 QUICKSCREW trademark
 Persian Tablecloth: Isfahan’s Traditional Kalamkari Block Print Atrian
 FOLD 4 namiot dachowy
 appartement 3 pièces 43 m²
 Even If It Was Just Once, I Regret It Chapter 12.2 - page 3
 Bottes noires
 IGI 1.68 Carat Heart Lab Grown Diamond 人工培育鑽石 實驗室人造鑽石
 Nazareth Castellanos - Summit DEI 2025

--

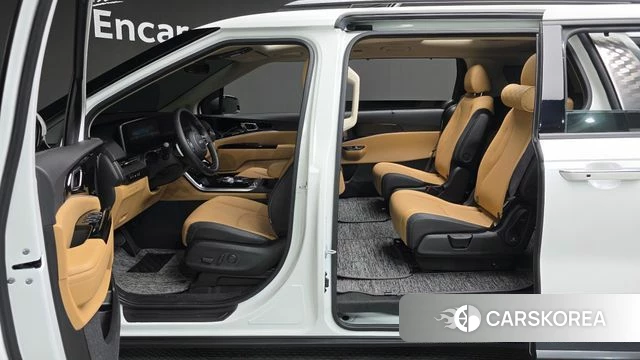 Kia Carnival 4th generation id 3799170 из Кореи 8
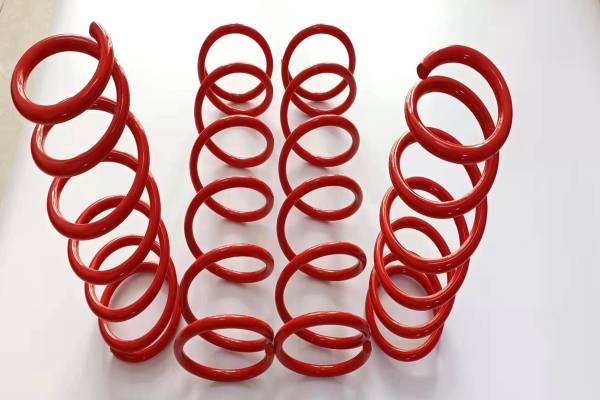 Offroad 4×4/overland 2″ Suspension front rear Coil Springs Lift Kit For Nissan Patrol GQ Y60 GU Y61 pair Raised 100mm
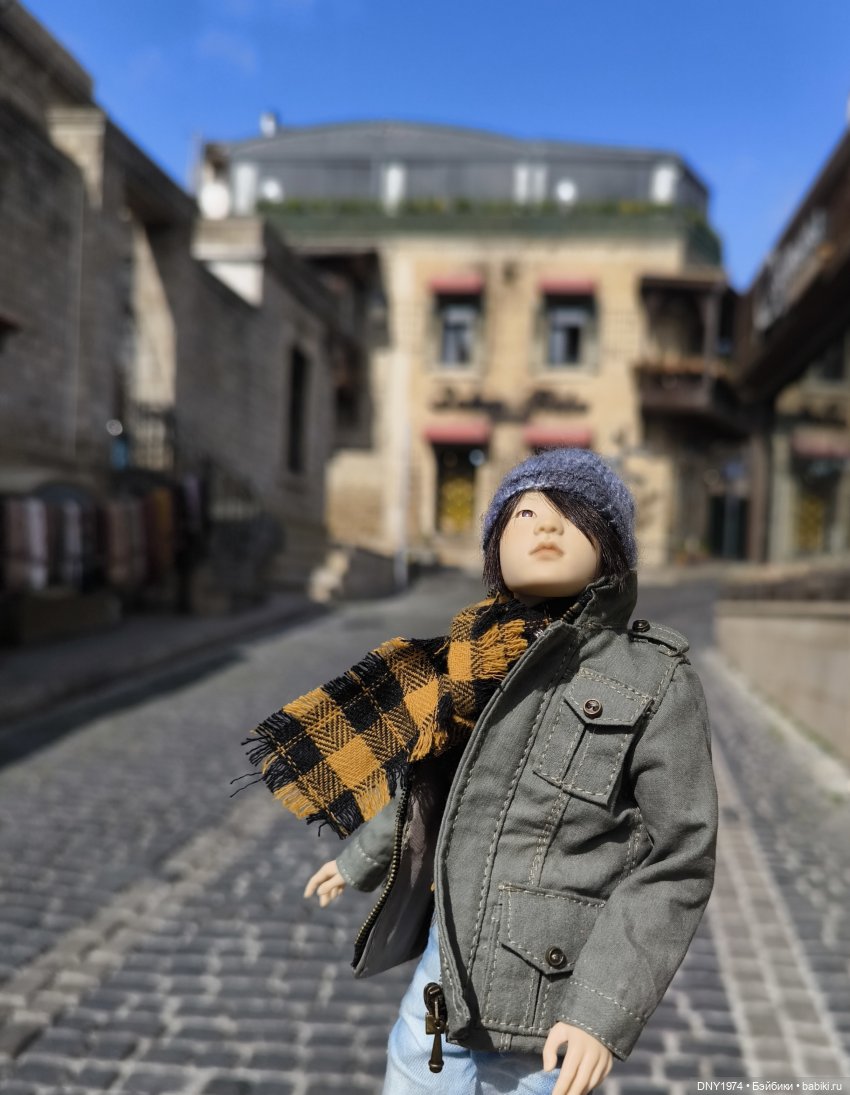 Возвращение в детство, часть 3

#### [Work instructions]
Count how many lines of the data above contain the string "Block", treating uppercase and lowercase as different. Reply with the number only.

#### [Task response]
1